## Document text

MIDLAND, Texas, Aug. 5, 2009 (GLOBE NEWSWIRE) -- Legacy Reserves LP ("Legacy") (Nasdaq:LGCY) today announced second quarter results for 2009. This unaudited financial information is preliminary and is subject to adjustments in connection with the final unaudited financial statements to be released on or about August 7, 2009 within Legacy's Quarterly Report on Form 10-Q.
A summary of selected financial information follows. For complete financial statements, please see accompanying tables.
---------------------------------------------------------------------
Three Months Ended Six Months Ended
--------------------- ---------------------
June 30, March 31, June 30, June 30,
-------------------------------------------
2009 2009 2009 2008
---------------------------------------------------------------------
(dollars in millions)
Production (Boe/d) 8,154 8,322 8,238 7,088
Revenue $31.9 $23.1 $54.9 $115.4
Expenses $31.3 $34.7 $66.0 $56.6
Operating income (loss) $0.6 ($11.6) ($11.1) $58.8
Unrealized gain (loss) on
commodity swaps ($75.8) $0.5 ($75.3) ($235.4)
Net income (loss) ($57.0) $3.5 ($53.5) ($196.9)
Adjusted EBITDA (*) $32.0 $24.8 $56.8 $58.6
Distributable Cash Flow
(*) $24.7 $14.9 $39.6 $47.5
---------------------------------------------------------------------
* Non-GAAP financial measure, see Adjusted EBITDA table at the end of
this press release
Highlights of the second quarter of 2009 compared to the first quarter of 2009:
-- Production decreased 2% to 8,154 Boe per day from 8,322 Boe per
day as a result of the reduction in development capital
expenditures in the first half of 2009 compared to the second half
of 2008 along with downtime related to third party gas plant
maintenance in the Texas Panhandle.
-- Combined realized prices were $42.93 per Boe, up 39% from $30.79
per Boe in the first quarter excluding the impact of commodity
derivatives. Oil prices were $55.79 per barrel compared to $35.79
per barrel, while natural gas prices increased marginally to $3.79
per Mcf from $3.62 per Mcf.
-- Oil, NGL and natural gas sales were $31.9 million, a 38% increase
from $23.1 million due to the increase in commodity prices which
more than offset slightly lower production volumes.
-- Commodity derivative cash settlements decreased to $16.7 million
compared to $19.0 million due to commodity price increases.
Included in the $16.7 million of settlements is a $3.0 million
benefit due to settlement timing in an increasing price
environment, compared to a $1.3 million detriment in the first
quarter as prices fell from the prior quarter.
-- Production expenses increased modestly to $10.7 million, or $14.38
per Boe, from $10.5 million, or $14.07 per Boe.
-- Adjusted EBITDA increased 29% to $32.0 million from $24.8 million
due to the impact of increased commodity prices compared to the
first quarter.

## Exercises to complete
1. According to the press release, what was the oil price per barrel in the second quarter of 2009?
2. Extract the passage of the press release between "-- Oil, NGL" and "commodity price increases.", inclusive.
3. Name every measure that appears as a row in the press release's summary table of selected financial information.
Rely on the press release alone.

## Given data
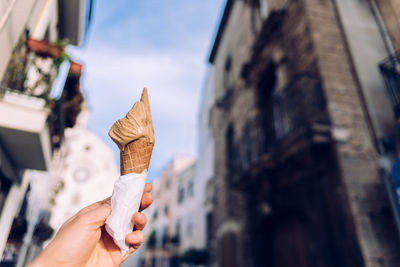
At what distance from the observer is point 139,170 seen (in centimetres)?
135

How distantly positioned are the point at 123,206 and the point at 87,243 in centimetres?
26

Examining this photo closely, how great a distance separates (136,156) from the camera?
1384mm

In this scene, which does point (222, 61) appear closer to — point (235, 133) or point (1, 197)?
point (235, 133)

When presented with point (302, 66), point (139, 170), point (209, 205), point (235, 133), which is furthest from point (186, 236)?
point (139, 170)

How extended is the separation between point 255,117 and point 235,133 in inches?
81.4

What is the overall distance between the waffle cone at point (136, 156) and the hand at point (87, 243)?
219 mm

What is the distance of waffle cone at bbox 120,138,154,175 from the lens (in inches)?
53.4

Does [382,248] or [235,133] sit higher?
[235,133]

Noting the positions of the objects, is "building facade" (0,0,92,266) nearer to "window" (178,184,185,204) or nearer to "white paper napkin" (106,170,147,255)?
"white paper napkin" (106,170,147,255)

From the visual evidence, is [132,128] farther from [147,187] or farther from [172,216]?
[172,216]

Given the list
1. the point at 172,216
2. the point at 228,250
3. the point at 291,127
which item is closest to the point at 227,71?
the point at 291,127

## Answers for this exercise
1. $55.79 per barrel.

2.
-- Oil, NGL and natural gas sales were $31.9 million, a 38% increase
from $23.1 million due to the increase in commodity prices which
more than offset slightly lower production volumes.
-- Commodity derivative cash settlements decreased to $16.7 million
compared to $19.0 million due to commodity price increases.

3.
- Production (Boe/d)
- Revenue
- Expenses
- Operating income (loss)
- Unrealized gain (loss) on commodity swaps
- Net income (loss)
- Adjusted EBITDA
- Distributable Cash Flow